─── SOURCE EXCERPT ───

= Linda Gray Sexton =

American writer (born 1953)

Linda Gray Sexton (born 1953) is an American writer, novelist, and memoirist. She is the daughter of Pulitzer Prize-winning poet Anne Sexton and is known for her work exploring mental health, suicide, family relationships, and the literary legacy of her mother. In addition to publishing both fiction and non-fiction, she has edited posthumous collections of Anne Sexton's writings and authored memoirs that reflect on her own experiences with depression and survival.

==Early life==
She was born in Newton, Massachusetts, the elder daughter of poet Anne Sexton and Alfred Muller "Kayo" Sexton. She graduated from Harvard College in 1975.

Sexton has spoken about the intense emotional environment of her upbringing, marked by her mother’s struggles with mental illness and poetry. She has said that writing became a way to process trauma and preserve memory, particularly in the wake of her mother's suicide when she was 21.

==Career==
In March 1994, she wrote her memoirs of growing up with her mother, titled Searching for Mercy Street: My Journey Back to My Mother, Anne Sexton. The book was originally published by Little, Brown and later reissued by Counterpoint Press in April 2011. Michiko Kakutani, reviewing it, wrote "while Anne Sexton often comes across as a truly monstrous mother, there are also passages of great tenderness in this book ... she writes with compelling urgency and candor".

The book was recognized as a New York Times Notable Book of the Year and was selected as an Editor’s Choice. It was also optioned by Miramax Films, with reports that Martin Scorsese showed interest in the project. Her 1988 novel Points of Light was adapted into a Hallmark Hall of Fame television movie for Mother’s Day, starring Marlo Thomas.

Linda Gray Sexton has written several novels and edited posthumous editions of her mother's works. She wrote another memoir, Half in Love: Surviving the Legacy of Suicide, published in 2011, and Erica Jong has written "Linda Sexton’s beautiful book is a cry for health and sanity. It will bring hope and understanding because it explains the way suicide blights families from generation to generation."

───

JOBS:
• A. From the Linda Gray Sexton biography, copy everything from "American writer (born" down to "depression and survival.".
• B. According to the Linda Gray Sexton biography, who starred in the television movie made from her novel Points of Light?
• C. Go on with the Linda Gray Sexton biography from the point where it stops.

─── PROVIDED RECORDS ───

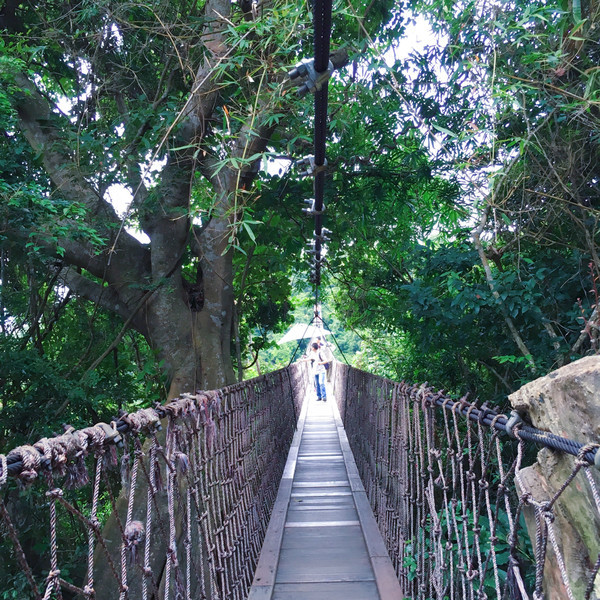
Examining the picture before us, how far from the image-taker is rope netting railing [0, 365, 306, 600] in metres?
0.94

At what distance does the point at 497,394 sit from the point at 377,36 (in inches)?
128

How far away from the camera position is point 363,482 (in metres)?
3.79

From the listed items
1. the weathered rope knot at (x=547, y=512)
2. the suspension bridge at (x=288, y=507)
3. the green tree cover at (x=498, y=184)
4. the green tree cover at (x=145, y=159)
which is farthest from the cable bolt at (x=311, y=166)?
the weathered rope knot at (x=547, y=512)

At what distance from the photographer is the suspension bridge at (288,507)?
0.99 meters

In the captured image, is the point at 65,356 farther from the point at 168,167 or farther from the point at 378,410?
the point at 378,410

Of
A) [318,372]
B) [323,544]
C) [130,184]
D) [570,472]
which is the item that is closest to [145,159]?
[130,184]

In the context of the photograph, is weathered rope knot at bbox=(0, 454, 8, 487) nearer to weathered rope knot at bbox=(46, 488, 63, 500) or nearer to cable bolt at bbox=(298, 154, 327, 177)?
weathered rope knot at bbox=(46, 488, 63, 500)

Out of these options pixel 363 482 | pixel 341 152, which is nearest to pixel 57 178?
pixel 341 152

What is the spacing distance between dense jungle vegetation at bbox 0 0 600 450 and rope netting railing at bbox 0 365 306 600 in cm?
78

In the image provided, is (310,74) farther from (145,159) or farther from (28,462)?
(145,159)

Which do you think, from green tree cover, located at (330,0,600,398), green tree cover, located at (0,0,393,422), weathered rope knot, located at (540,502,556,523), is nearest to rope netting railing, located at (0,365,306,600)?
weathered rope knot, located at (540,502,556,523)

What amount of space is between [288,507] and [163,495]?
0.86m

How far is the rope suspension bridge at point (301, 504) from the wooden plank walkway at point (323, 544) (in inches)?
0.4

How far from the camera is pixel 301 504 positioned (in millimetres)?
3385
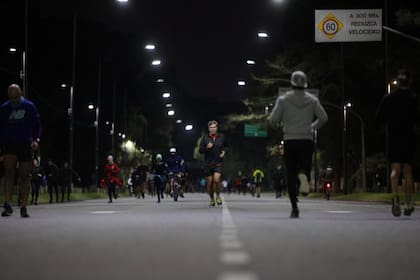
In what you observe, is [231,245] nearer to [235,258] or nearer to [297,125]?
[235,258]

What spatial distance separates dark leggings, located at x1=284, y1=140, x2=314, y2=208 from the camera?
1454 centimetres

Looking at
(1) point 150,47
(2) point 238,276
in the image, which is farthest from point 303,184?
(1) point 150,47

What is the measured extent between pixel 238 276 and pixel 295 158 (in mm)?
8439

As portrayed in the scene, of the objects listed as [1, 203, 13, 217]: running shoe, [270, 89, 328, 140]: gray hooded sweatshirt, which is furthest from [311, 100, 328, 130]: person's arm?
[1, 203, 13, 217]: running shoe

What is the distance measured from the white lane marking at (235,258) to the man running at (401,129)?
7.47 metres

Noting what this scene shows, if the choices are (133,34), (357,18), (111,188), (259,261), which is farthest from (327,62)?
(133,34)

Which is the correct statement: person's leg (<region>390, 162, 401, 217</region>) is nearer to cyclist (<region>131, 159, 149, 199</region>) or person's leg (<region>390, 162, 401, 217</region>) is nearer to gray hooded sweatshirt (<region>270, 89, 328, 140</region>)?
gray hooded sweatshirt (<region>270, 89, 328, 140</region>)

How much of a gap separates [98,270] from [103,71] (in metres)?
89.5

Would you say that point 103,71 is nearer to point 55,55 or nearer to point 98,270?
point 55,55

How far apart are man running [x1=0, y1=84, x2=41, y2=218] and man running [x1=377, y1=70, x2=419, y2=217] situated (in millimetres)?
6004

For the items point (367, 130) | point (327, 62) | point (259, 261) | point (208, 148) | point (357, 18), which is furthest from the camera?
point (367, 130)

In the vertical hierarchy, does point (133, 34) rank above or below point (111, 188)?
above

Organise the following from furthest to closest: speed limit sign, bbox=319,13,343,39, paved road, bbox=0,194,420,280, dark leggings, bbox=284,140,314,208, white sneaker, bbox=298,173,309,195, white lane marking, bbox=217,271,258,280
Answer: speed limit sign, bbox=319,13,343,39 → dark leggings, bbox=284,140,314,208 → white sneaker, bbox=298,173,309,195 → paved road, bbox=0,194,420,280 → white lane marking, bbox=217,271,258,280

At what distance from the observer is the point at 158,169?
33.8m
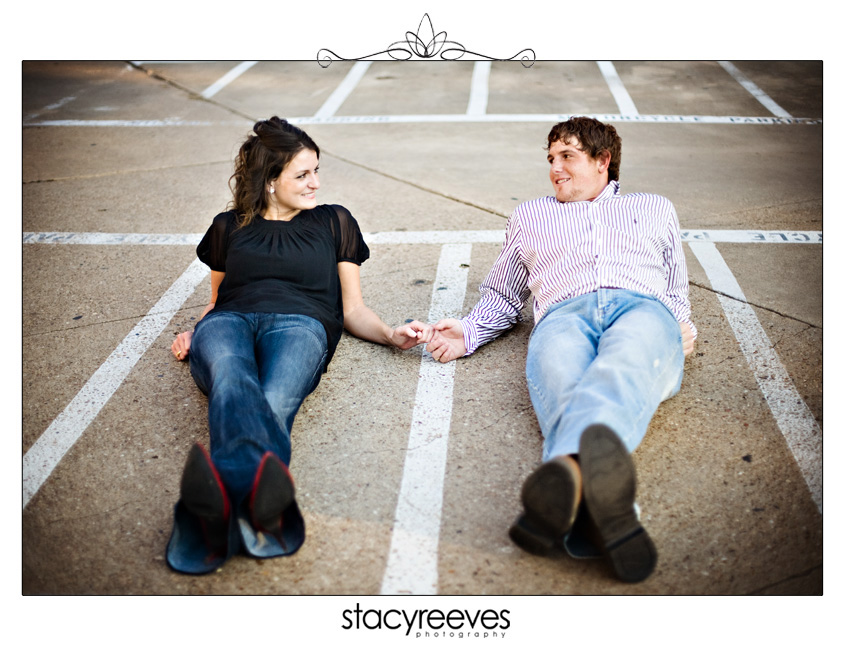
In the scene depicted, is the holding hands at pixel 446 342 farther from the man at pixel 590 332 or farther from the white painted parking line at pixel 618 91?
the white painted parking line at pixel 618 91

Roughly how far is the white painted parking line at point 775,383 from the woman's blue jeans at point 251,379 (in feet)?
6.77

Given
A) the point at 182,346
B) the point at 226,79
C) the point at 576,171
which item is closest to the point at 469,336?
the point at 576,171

───

PER-TASK OUTPUTS:
• A.
American writer (born 1953)

Linda Gray Sexton (born 1953) is an American writer, novelist, and memoirist. She is the daughter of Pulitzer Prize-winning poet Anne Sexton and is known for her work exploring mental health, suicide, family relationships, and the literary legacy of her mother. In addition to publishing both fiction and non-fiction, she has edited posthumous collections of Anne Sexton's writings and authored memoirs that reflect on her own experiences with depression and survival.

• B. Marlo Thomas

• C.
In a 2011 interview, she described herself as a “holder of hope,” using her story to help others find resilience in the face of mental illness. Her often deeply personal writing bridges fiction and memoir, and she has spoken about how writing is both a form of healing and of bearing witness.

Sexton has written book reviews for The New York Times Book Review, The Chicago Tribune, and The Los Angeles Times. Her work has been included in literary lists and essays that explore the complexities of mother-daughter relationships, notably referenced in The Guardian's “Top 10 stories about mothers and daughters.” In 2014, she published Bespotted: My Family’s Love Affair with Thirty-Eight Dalmatians, a memoir blending humor and reflection to explore the eccentricities and healing role of animals in her family.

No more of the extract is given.